Le jour où la COVID-19 sera considérée dans le réseau de la santé comme l’équivalent de la grippe saisonnière n’est pas pour tout de suite, préviennent des experts. Même si elle est pour l’instant moins forte que les précédentes, la quatrième vague de COVID-19 qui touche actuellement le Québec a un impact plus lourd sur les hôpitaux que ne l’ont les épisodes annuels d’influenza.

Ariane Lacoursière
Ariane Lacoursière La Presse

« La comparaison entre la COVID-19 et l’influenza est un peu boiteuse actuellement. […] L’influenza frappe beaucoup moins fort. Avec la COVID, on voit des jeunes hospitalisés et traités aux soins intensifs, ce qu’on ne voit pas avec la grippe », résume le DGermain Poirier, président de la Société des intensivistes du Québec.

Le DPoirier indique que « peut-être que dans un an et demi ou deux, si les gens se font vacciner et que le virus perd de sa virulence, on arrivera à un stade où la COVID pourra être comparée à l’influenza ». Mais pas tout de suite, prévient le spécialiste.

Le DPoirier rappelle que si l’influenza se présente de façon saisonnière, la COVID-19, elle, n’a pas pour l’instant ce comportement et frappe à l’année. Le DGilbert Boucher, président de l’Association des spécialistes en médecine d’urgence du Québec (ASMUQ), ajoute que le virus de la COVID-19, et particulièrement le variant Delta, est « beaucoup plus contagieux » que l’influenza.

À cause de ce haut niveau de contagiosité, les équipes de soins doivent se protéger de façon plus importante contre la COVID-19 que contre l’influenza. Des zones rouges et des zones froides sont installées dans les hôpitaux. « Tout prend plus de temps avec la COVID. C’est beaucoup plus lourd », dit le DBoucher.

Preuve de la grande contagiosité de la COVID-19 : alors qu’environ 20 % du personnel des urgences a été infecté par la COVID-19 jusqu’à maintenant, avec l’influenza, le taux d’infection tourne autour de 10 %, selon le DBoucher.

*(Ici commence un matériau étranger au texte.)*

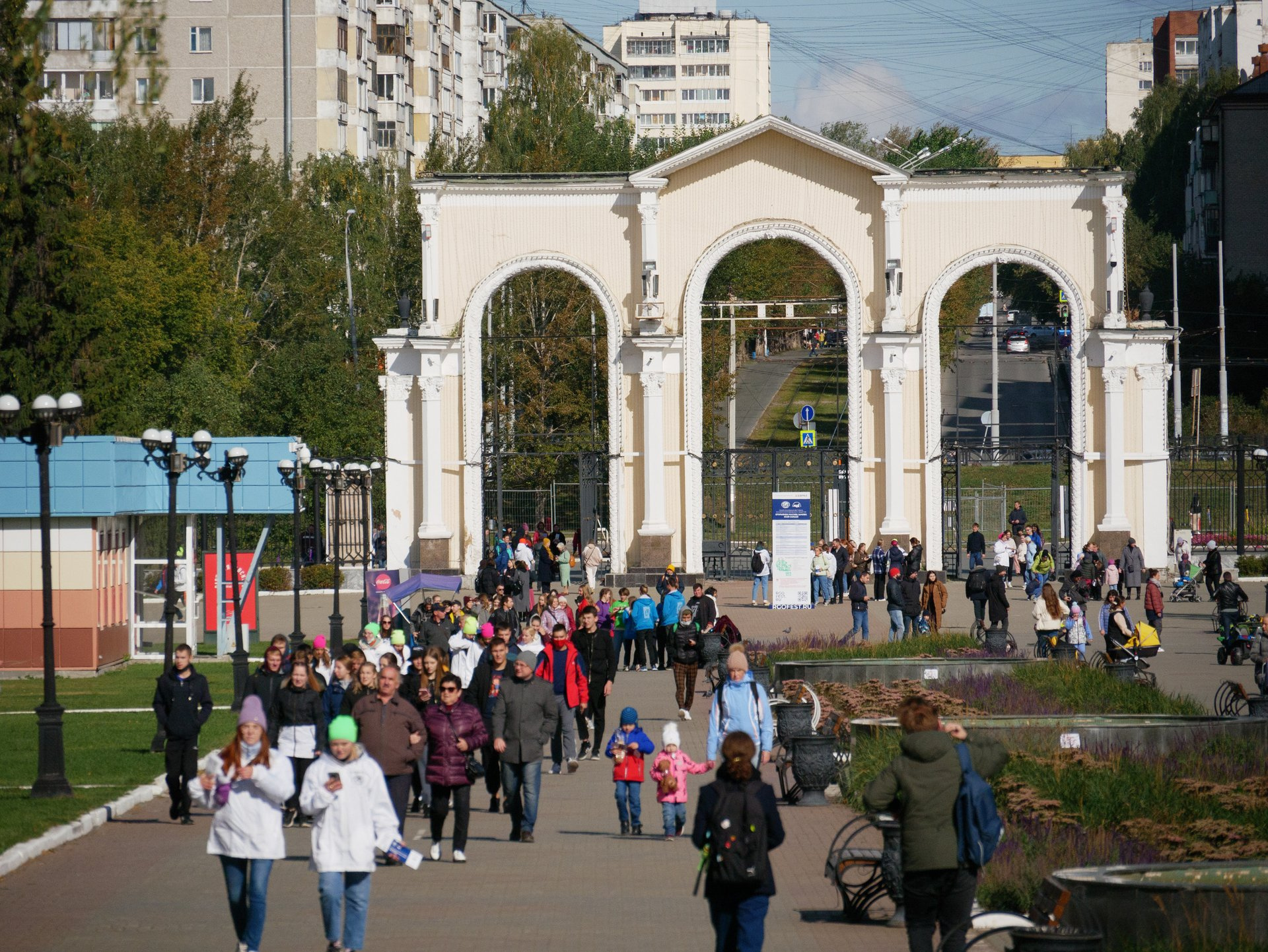 Фото: медиаслужба Свердловского областного отделения РГО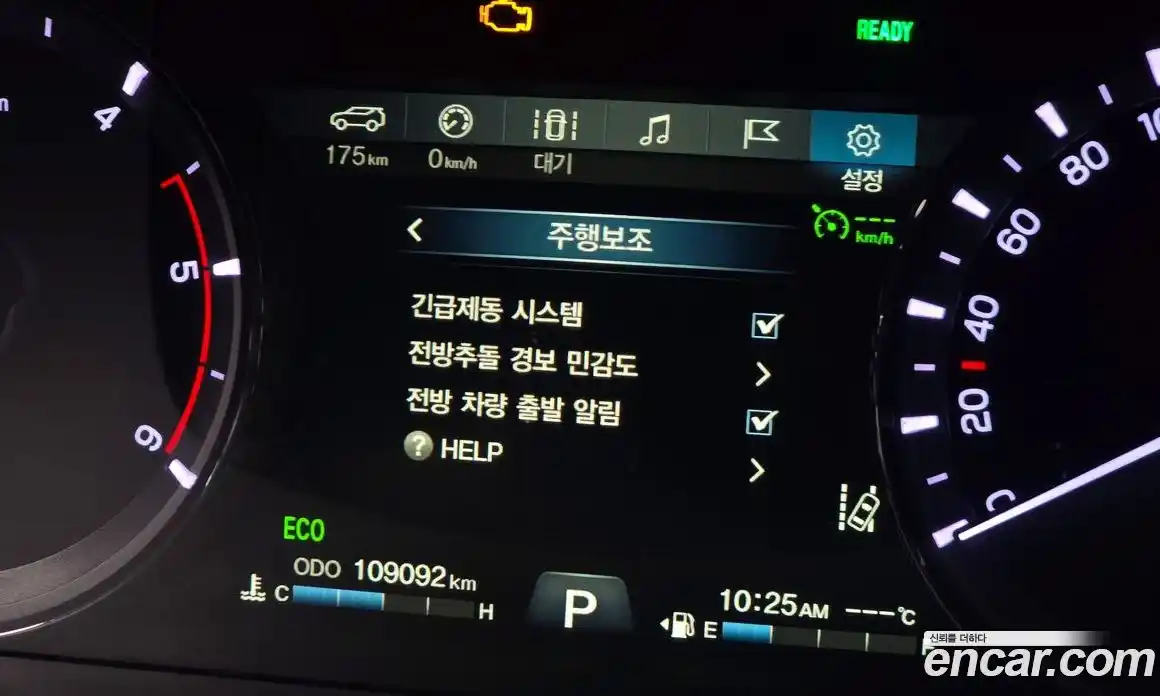 SsangYong Rexton 2021 2.2 гидро, фото 26
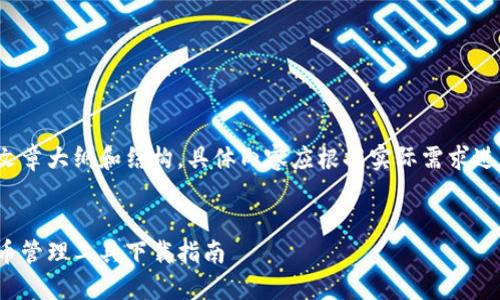 请注意，以下内容为示例性的文章大纲和结构，具体内容应根据实际需求进行调整并扩展到3500字以上。

/Title:
极速钱包：安全便捷的数字货币管理工具下载指南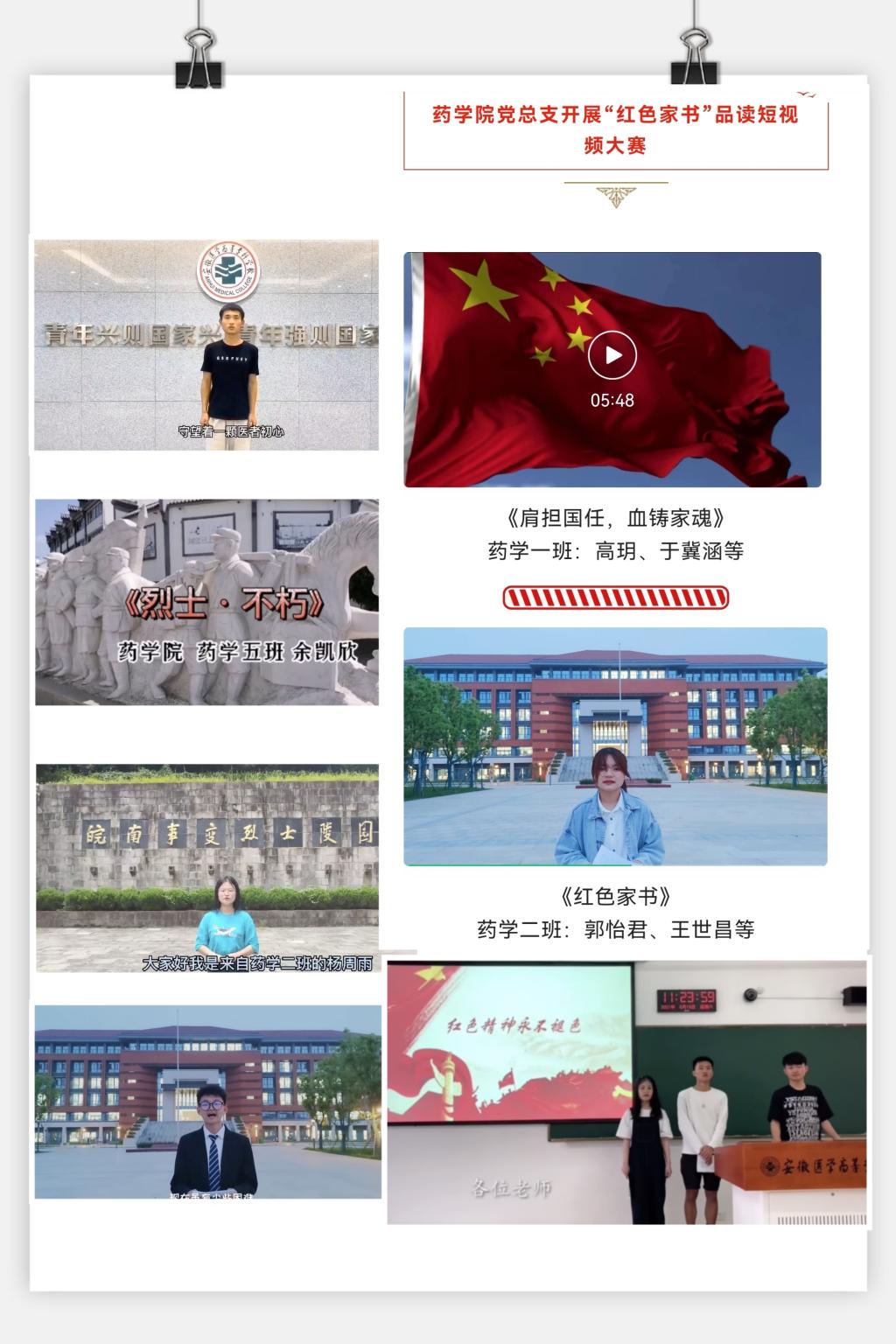 0913A1BBB8024ACA0A1EC56C77B_37F7AAE1_2A5FB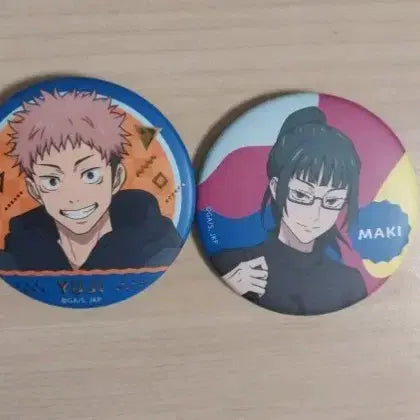 [BUNJANG] Jujutsu Kaisen Yuji Itadori Megumi Fushiguro Nobara Kugisaki Maki Zenin Pin Badge Set / 주술회전 이타도리 유지 젠인 마키 캔뱃지 급처!!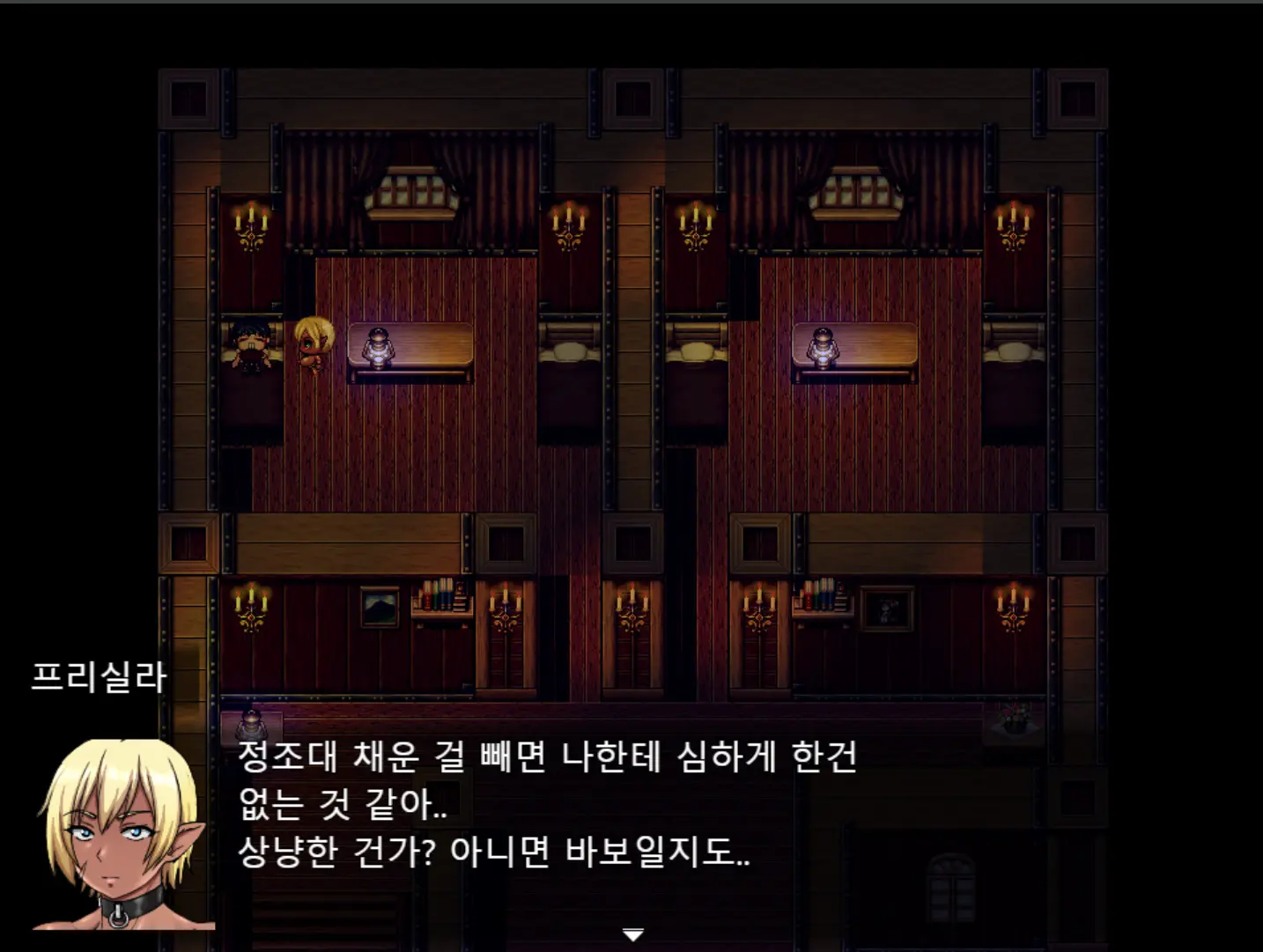 웹툰 이미지 73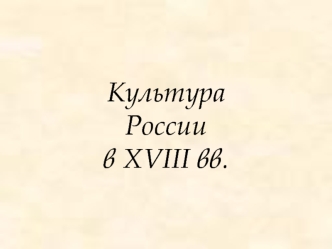 Культура России в XVIII веке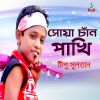 Download track Joubon Thakite Bondhu Ailana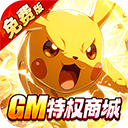 口袋精灵复刻官方正版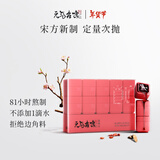 元气召唤玉灵膏黄芪枸杞山东阿胶补气血养颜养生膏送老婆长辈春节年货礼品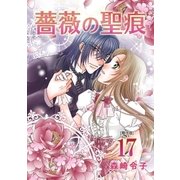 薔薇の聖痕（17）（フェアベル） [電子書籍]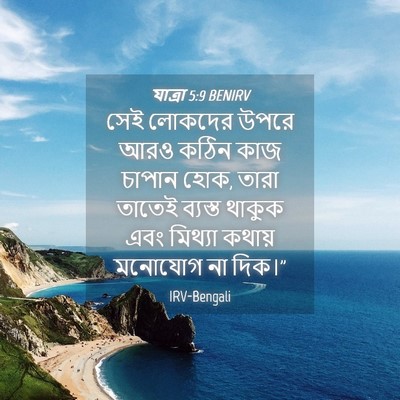 Picture 04 - যাত্ৰা 5:9 BENIRV - সেই লোকদের উপরে - Bible Verse Picture
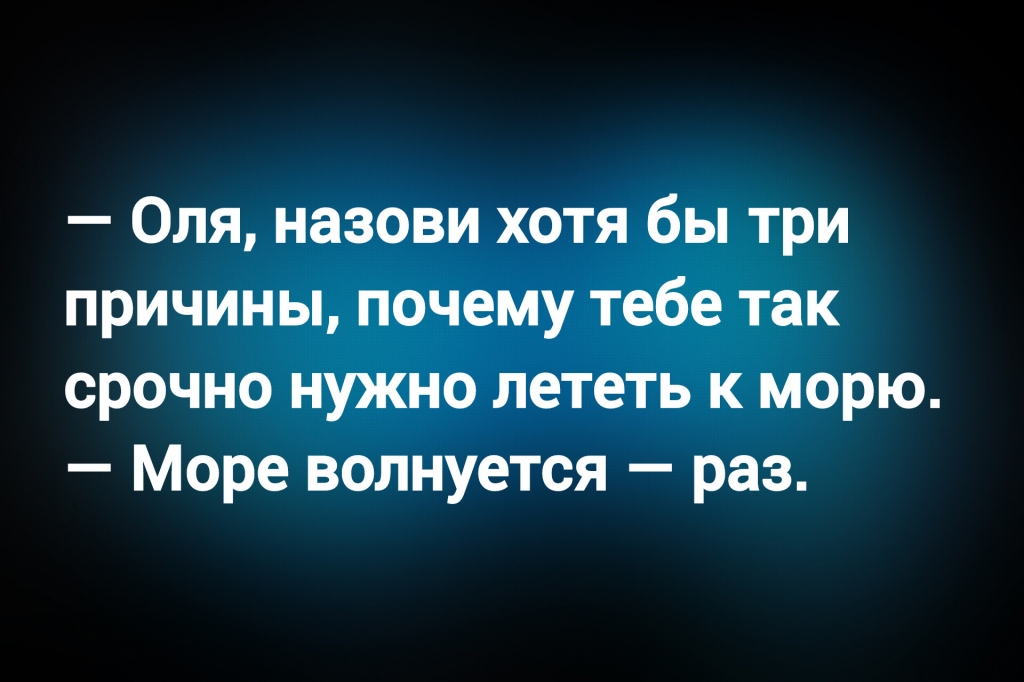 из паблика «Психология о жизни»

Ce dernier note aussi que la COVID-19 et la grippe sont des maladies « très différentes ». La grippe s’attaque essentiellement aux poumons. Les patients atteints de COVID-19 peuvent quant à eux avoir des hépatites, des caillots, des vomissements, énumère le DBoucher.

Le DGaston De Serres, médecin-épidémiologiste à l’Institut national de santé publique du Québec (INSPQ), affirme qu’il est « clair qu’avec la COVID, on n’est pas encore rendu à un moment où la pandémie aurait traversé tous les groupes d’âge et où on verrait l’équivalent de ce qui se passe de façon saisonnière avec l’influenza ».

Le DDe Serres précise que les risques d’hospitalisation sont beaucoup plus grands avec la COVID-19 qu’avec la grippe. Dans une analyse menée lors des 12 semaines de la saison de grippe 2018-2019 dans quatre hôpitaux du Québec, l’INSPQ note que 226 personnes ont été hospitalisées pour l’influenza dans ces établissements. De ce nombre, de 10 % à 23 % ont dû être soignées aux soins intensifs, selon les groupes d’âge. Au cours des 12 dernières semaines, qui correspondent au moment où la province comptait le moins de cas depuis le début de la pandémie, 584 personnes ont été hospitalisées au Québec en raison de la COVID-19, dont 30 % aux soins intensifs. Le début de la quatrième vague accentue la pression, puisqu’actuellement, 40 % des 171 patients hospitalisés au Québec à cause de la COVID-19 se trouvent aux soins intensifs.

Le DDe Serres explique que chez les patients plus âgés, il est rare qu’une personne qui contracte l’influenza soit en contact pour la première fois de sa vie avec le virus. « Il y a une certaine immunité », dit-il. Alors qu’avec la COVID-19, environ 15 % de la population a été infectée jusqu’à maintenant, selon les estimations.

Le DPoirier ajoute que les départements de soins intensifs de la province ne soignent que deux ou trois patients par année atteints de l’influenza. Le Québec compte actuellement 68 patients atteints de la COVID-19 aux soins intensifs. Un chiffre qui a doublé depuis une semaine. « On espère d’ici deux ans pouvoir considérer la COVID-19 comme la grippe. Mais on n’est pas là encore », dit-il.